◆ ACTIVITY ◆
From the text below on high-pressure phases of solid hydrogen, extract the passage starting with "The CCSD calculations have" and going on through "same section titles.", copying it word for word.

Despite the discrepancy between CCSD and DMC findings for Cmca-4, we point out that the good agreement for the static lattice enthalpies of the most stable high-pressure hydrogen phases is encouraging. Achieving accurate thermodynamic limit results for such systems on the level of CCSD theory has only become possible recently due to the development of the corresponding finite size corrections as outlined in refs 43,44 Furthermore, we note that the computational cost of the corresponding CCSD calculations is still moderate compared with methods with a similar accuracy. A single CCSD ground-state energy calculation for a system containing 96 atoms using 400 bands requires ~250 CPU hours, implying that it will become possible in the near future to perform structural relaxation of the employed crystal structures rather than relying on structures optimised using DFT-PBE. This is necessary for truly reliable predictions of high-pressure phases of solid hydrogen.

We have presented static lattice enthalpies for high-pressure phases of solid hydrogen calculated using state-of-the-art electronic structure methods, including coupled cluster theory. We find that CCSD theory results agree well with DMC findings from ref.: 2 phase C2/c-24 becomes more stable than phase P2\({}_{1}\)/c-24 at ~250 GPa; phase Cmca-4 and Cmca-12 are less stable than phase C2/c-24 in the pressure range from 100 GPa to 400 GPa. The only discrepancy between CCSD and DMC is found for the Cmca-4 phase, and we have discussed possible sources of error. Future work will include the effects of the nuclei motions which are crucial in making theoretical predictions comparable with experiments. Based on the presented findings, the required computational cost of the employed CCSD implementation and recent methodological advancements,59 we conclude that prospective CCSD studies will make it possible to optimise structures of solid hydrogen phases at high pressures with DMC accuracy. This will enable complementary CCSD and DMC studies with a significantly improved level of accuracy and achieve unprecedented physical insight into the Wigner–Huntington transition of solid hydrogen.


The CCSD calculations have been performed employing the coupled cluster for solids (CC4S) code interfaced to the Vienna ab initio simulation package (VASP). The projector augmented wave method, as implemented in VASP,54,61,62 is used for all calculations. This section provides an overview of the computational methods and convergence techniques employed in this work. For more details, we refer the reader to the corresponding sections in the supplementary information under the same section titles.


The structures have been optimised using DFT-PBE and are similar to those employed in ref. 12 The forces on the atoms of the optimised structures are not larger than 0.1 eV/Å. With hindsight, it would have been preferable to use exactly the same structures as published in ref. 2 However, for the purpose of this work, the agreement between the structures suffices. For the CCSD calculations, we employ supercells containing up to 96 atoms that are as isotropic as possible and are obtained using the same method as described in the supplementary Note 2 of ref. 2 In this manner, finite size errors can be significantly reduced.

◆ DATA EXTRACTS ◆

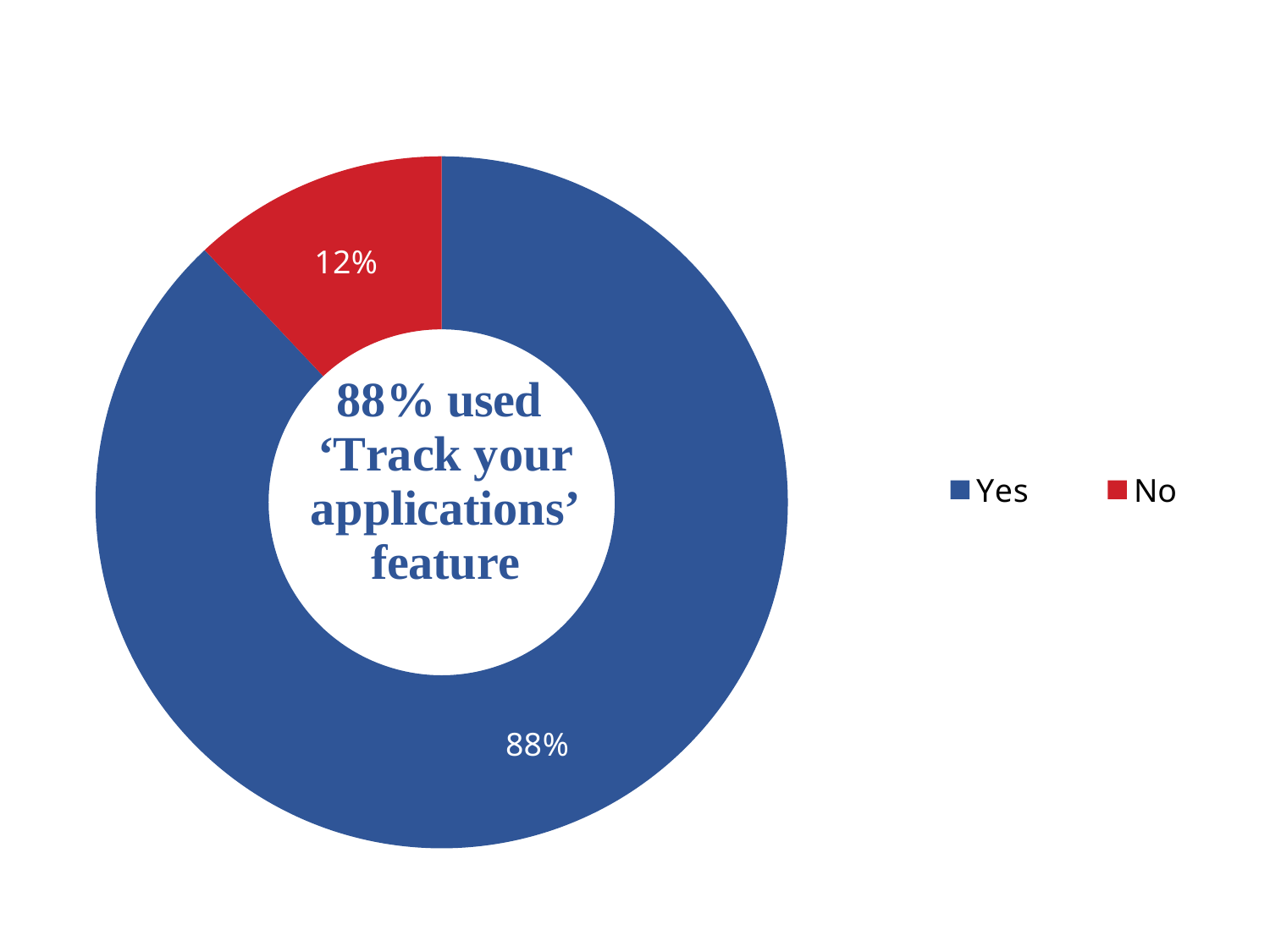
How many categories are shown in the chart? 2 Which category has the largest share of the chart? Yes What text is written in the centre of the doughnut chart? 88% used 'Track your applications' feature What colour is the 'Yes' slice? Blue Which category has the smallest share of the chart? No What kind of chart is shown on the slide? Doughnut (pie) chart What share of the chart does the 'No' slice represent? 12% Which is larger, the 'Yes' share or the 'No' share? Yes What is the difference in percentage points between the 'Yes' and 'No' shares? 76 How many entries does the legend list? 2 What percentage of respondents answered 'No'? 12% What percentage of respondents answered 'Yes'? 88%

---

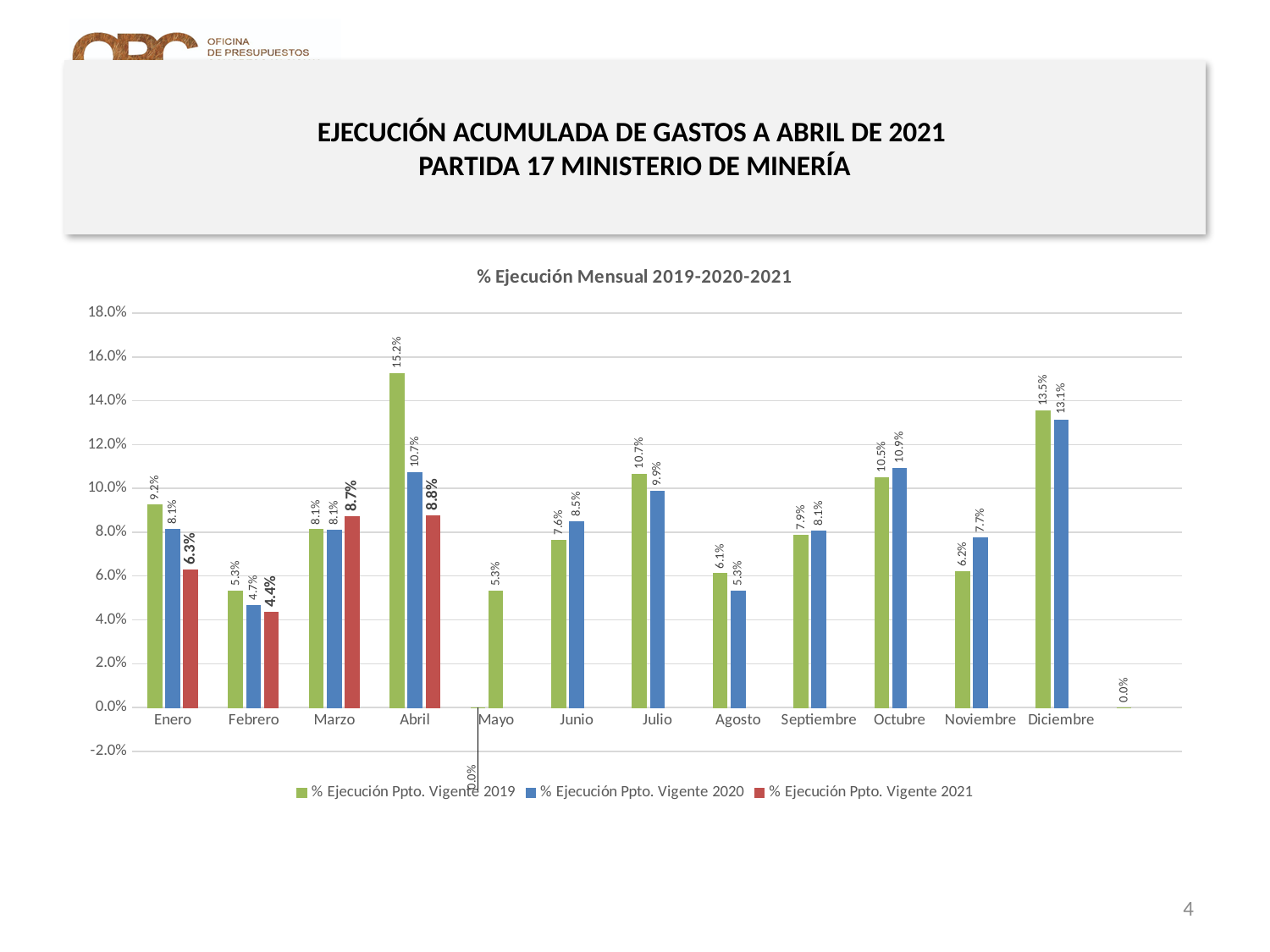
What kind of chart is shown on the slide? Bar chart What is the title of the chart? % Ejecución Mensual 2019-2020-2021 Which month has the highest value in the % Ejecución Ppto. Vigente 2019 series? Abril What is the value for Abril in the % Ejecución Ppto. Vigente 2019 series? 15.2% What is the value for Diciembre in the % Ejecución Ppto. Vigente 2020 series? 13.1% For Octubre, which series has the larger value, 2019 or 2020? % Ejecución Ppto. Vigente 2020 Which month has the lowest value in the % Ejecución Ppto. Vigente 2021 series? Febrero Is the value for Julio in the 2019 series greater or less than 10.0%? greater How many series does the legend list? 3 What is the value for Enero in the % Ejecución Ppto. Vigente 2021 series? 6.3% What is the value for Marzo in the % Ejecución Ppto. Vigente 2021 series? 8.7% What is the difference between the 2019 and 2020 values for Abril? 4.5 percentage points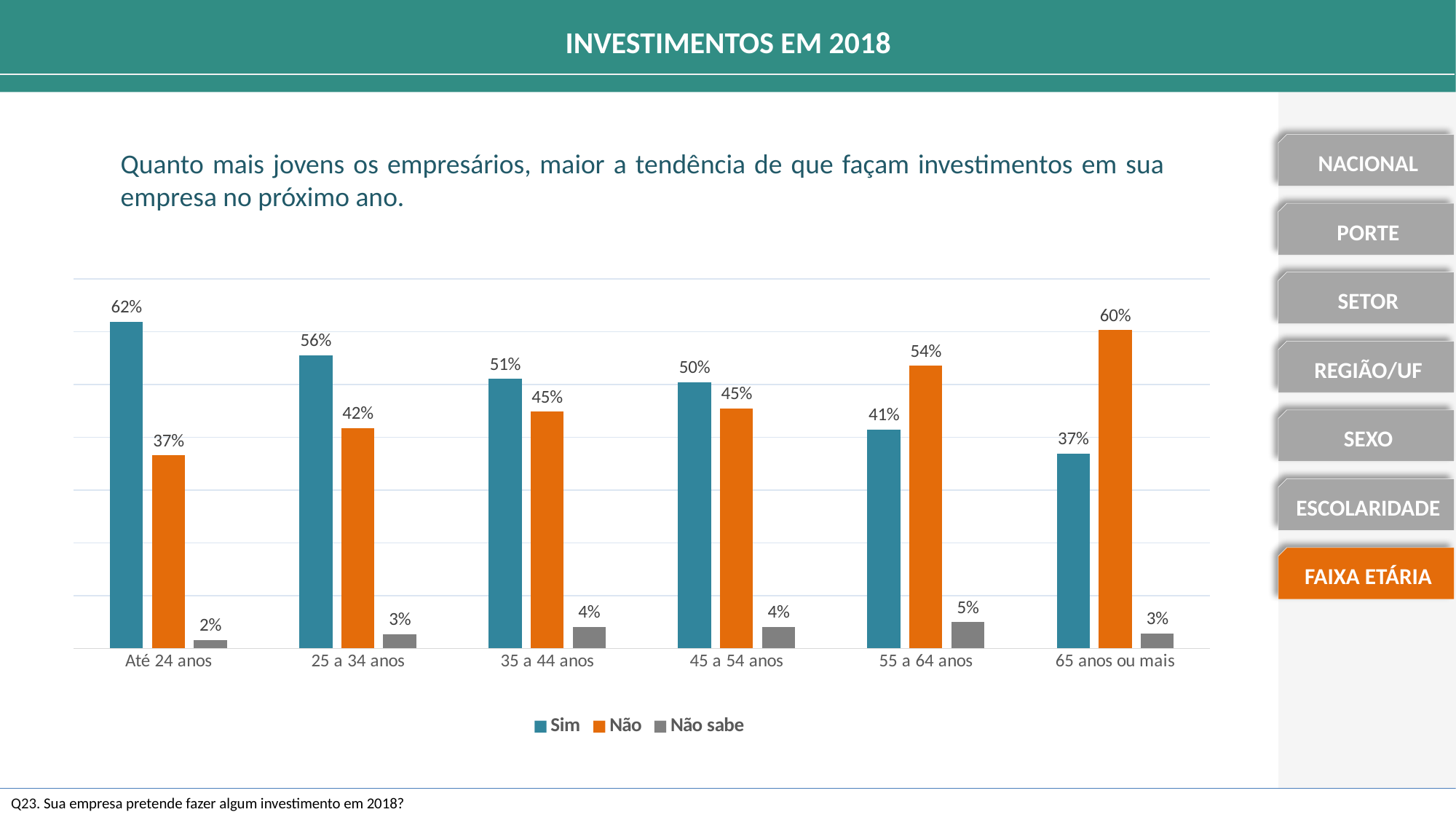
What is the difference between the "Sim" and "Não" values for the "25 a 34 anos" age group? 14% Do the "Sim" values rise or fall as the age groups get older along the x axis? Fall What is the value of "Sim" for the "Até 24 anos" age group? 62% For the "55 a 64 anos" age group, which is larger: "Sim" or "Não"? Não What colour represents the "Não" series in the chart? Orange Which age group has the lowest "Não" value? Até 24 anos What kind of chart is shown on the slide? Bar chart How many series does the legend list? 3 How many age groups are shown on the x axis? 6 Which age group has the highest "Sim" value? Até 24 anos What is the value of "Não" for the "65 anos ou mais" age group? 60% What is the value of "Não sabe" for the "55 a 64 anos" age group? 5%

◆ FINISHED EXERCISE ◆
The CCSD calculations have been performed employing the coupled cluster for solids (CC4S) code interfaced to the Vienna ab initio simulation package (VASP). The projector augmented wave method, as implemented in VASP,54,61,62 is used for all calculations. This section provides an overview of the computational methods and convergence techniques employed in this work. For more details, we refer the reader to the corresponding sections in the supplementary information under the same section titles.